• [Activity A] Write out the part of the proposal on Tap schema discovery from "Add Discover Mode" up to and including "a --schemas option...".
• [Activity B] Resume the proposal on Tap schema discovery, starting right after its final sentence.

─── Excerpt ───

Currently the RECORD and SCHEMA messages use a "stream" field to identify a stream. A data source that contains a hierarchy of namespaces, such as Postgres, it's not clear how a Tap should derive the name of the stream. For example, suppose we have a Postgres database called "prod", with a schema called "public", with a table called "users". If we were to call the stream "users", that might conflict with a table named "users" in some other schema. In order to disambiguate, we may want to allow the user to provide a mapping from the data source's notion of a stream or table to the Tap's stream name.

Note that Schema Discovery is required by both the Stream and Field Selection and Stream Renaming features.

Proposed Solution

Extend the specification as follows.

Add Discover Mode

Taps should allow an optional --discover command line flag. If --discover is provided, the Tap should print out a SCHEMA message for every stream that is available to it

It is expected that the user will edit the discovered schemas through some interface in order to delete schemas for streams they don't want, or delete specific fields they don't want. Then they can pass the resulting pruned schemas back in via a --schemas option...

Add Schema Selection

A Tap should allow an optional --schemas SCHEMAS argument that points to a file containing the list of schemas describing the desired output. It is expected that the schemas provided will be a pruned version of the schemas produced by a previous run of the same Tap in discover mode. The Tap should attempt to produce output that conforms to the schemas provided with the --schemas option. If no --schemas option is provided, the Tap should fetch all fields of all streams available.

Add "source" to SCHEMA message

Extend the SCHEMA message to add a "source" field, the structure of which is determined entirely by the Tap. The "source" field identifies the source of the stream. For a Tap that pulls from a database source, this could be something like

"source": {
  "schema": "public",
  "table": "users"
}

For a Tap that pulls from an API, it could be

"source": {
  "endpoint": "users"
}

If the user wants to rename a Stream, they can provide a --schemas argument that provides a new value for the "stream" field for the same source.

Example

Suppose we have a Postgres Tap, with a configuration that points to a database that has the following schema / table / field structure:

public
- users
  - id
  - first_name
  - last_name
- orders
  - id
  - user_id
  - amount
  - credit_card_number

Suppose the Postgres tap normally names the stream "_

", so the stream names would be "public_users" and "public_orders".

So if we ran the Tap in discover mode:

$ tap_postgres --config config.json --discover > schemas.json

we would get the following output

{
  "type": "SCHEMA",
  "stream": "public_users",
  "source": {"schema": "public", "table": "users"},
  "key_properties": ["id"],
  "schema": {
    "type": "object",
    "properties": {
      "id": {"type": "integer"},
      "first_name": {"type": "string"},
      "last_name": {"type": "string"},
    }
  }
}
{
  "type": "SCHEMA",
  "stream": "public_orders",
  "source": {"schema": "public", "table": "orders"},
  "key_properties": ["id"],
  "schema": {
    "type": "object",
    "properties": {
      "id": {"type": "integer"},
      "user_id": {"type": "integer"},
      "amount": {"type": "number"},
      "credit_card_number": {"type": "string"}
    }
  }
}

Now let's assume the user wants to make the following changes to the schema:

Remove the public_ prefix from the stream names
Get rid of the users table
Get rid of the credit card field

The user could make those changes by deleting the schema message for the users table, deleting the schema property for the "credit_card_number" field, and changing the stream name for the orders table:

{
  "type": "SCHEMA",
  "stream": "orders",
  "soruce": {"schema": "public",
                     "table": "orders"},
  "key_properties": ["id"],
  "schema": {
    "type": "object",
    "properties": {
      "id": {"type": "integer"},
      "user_id": {"type": "integer"},
      "amount": {"type": "number"},
    }
  }
}

So now the user would run the Tap again, specifying the edited schema file as input:

$ tap_postgres --config config.json --schemas schemas_edited.json

Concerns

Can we come up with a better name for "discover mode"?

─── Supplied material ───

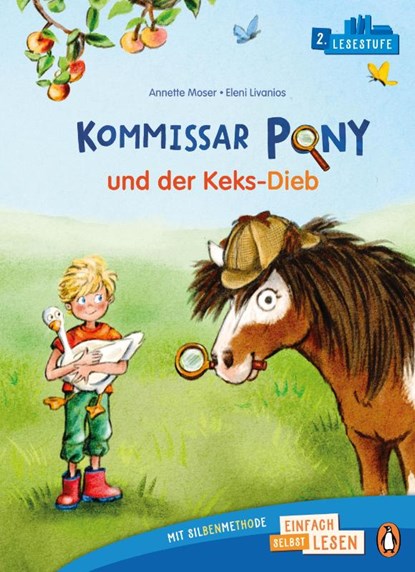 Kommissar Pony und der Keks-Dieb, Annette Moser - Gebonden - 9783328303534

───
─── Supplied material ───

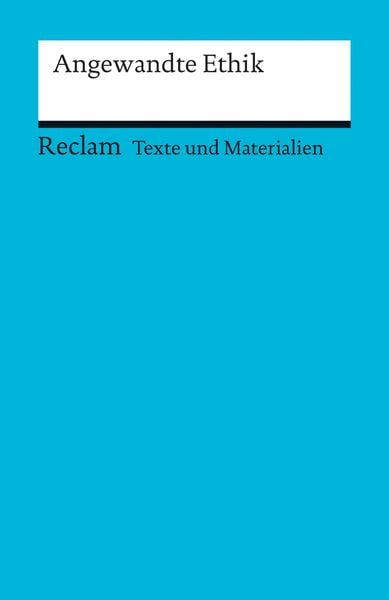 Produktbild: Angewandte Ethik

───

• [Exercise output A]
Add Discover Mode

Taps should allow an optional --discover command line flag. If --discover is provided, the Tap should print out a SCHEMA message for every stream that is available to it

It is expected that the user will edit the discovered schemas through some interface in order to delete schemas for streams they don't want, or delete specific fields they don't want. Then they can pass the resulting pruned schemas back in via a --schemas option...

• [Exercise output B]
How do we keep this from overly complicating taps that don't need schema selection?

The schema editing adds a lot of complexity. For Taps that can provide very large sets of streams and fields, this is necessary. But what about a Tap with a small static schema, that doesn't need to support schema selection? In particular:
1. Can a Tap choose not to support schema selection? If so,
2. What should a Tap that doesn't support schema selection do if I call it with the --discover flag? Print out the schema and exit 0? Exit non-0?
3. What should a Tap that doesn't support schema selection do if I call it with a --schemas SCHEMAS option? Ignore it, or fail?
4. What if a Tap that does support schema selection is invoked with a --schemas SCHEMAS option where the schemas provided do not match the schema that's available to it?
Given the complexity introduced by these changes, I'm inclined to say that we should make Stream and Field Selection and Stream Renaming optional parts of the spec, and say that a Tap that does not want to support these features should fail hard if they are invoked with a --discover or --schemas option.

opened by mdelaurentis 7

How do we want to specify primary key fields?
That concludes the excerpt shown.